>> start MATERIAL
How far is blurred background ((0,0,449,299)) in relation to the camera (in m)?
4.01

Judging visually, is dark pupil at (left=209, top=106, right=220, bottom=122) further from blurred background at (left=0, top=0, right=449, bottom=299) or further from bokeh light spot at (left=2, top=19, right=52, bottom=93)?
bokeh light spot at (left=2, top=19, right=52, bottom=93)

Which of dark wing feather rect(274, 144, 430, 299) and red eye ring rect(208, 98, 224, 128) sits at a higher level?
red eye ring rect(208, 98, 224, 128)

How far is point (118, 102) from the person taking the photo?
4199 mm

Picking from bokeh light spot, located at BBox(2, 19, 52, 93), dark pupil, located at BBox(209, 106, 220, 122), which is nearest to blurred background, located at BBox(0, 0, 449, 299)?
>> end MATERIAL
[TASK BRIEF]
Copy the records above word for word, from the line containing "Which of dark" through the end of the records.

[THE RESPONSE]
Which of dark wing feather rect(274, 144, 430, 299) and red eye ring rect(208, 98, 224, 128) sits at a higher level?
red eye ring rect(208, 98, 224, 128)

How far is point (118, 102) from the person taking the photo?
4199 mm

Picking from bokeh light spot, located at BBox(2, 19, 52, 93), dark pupil, located at BBox(209, 106, 220, 122), which is nearest to blurred background, located at BBox(0, 0, 449, 299)?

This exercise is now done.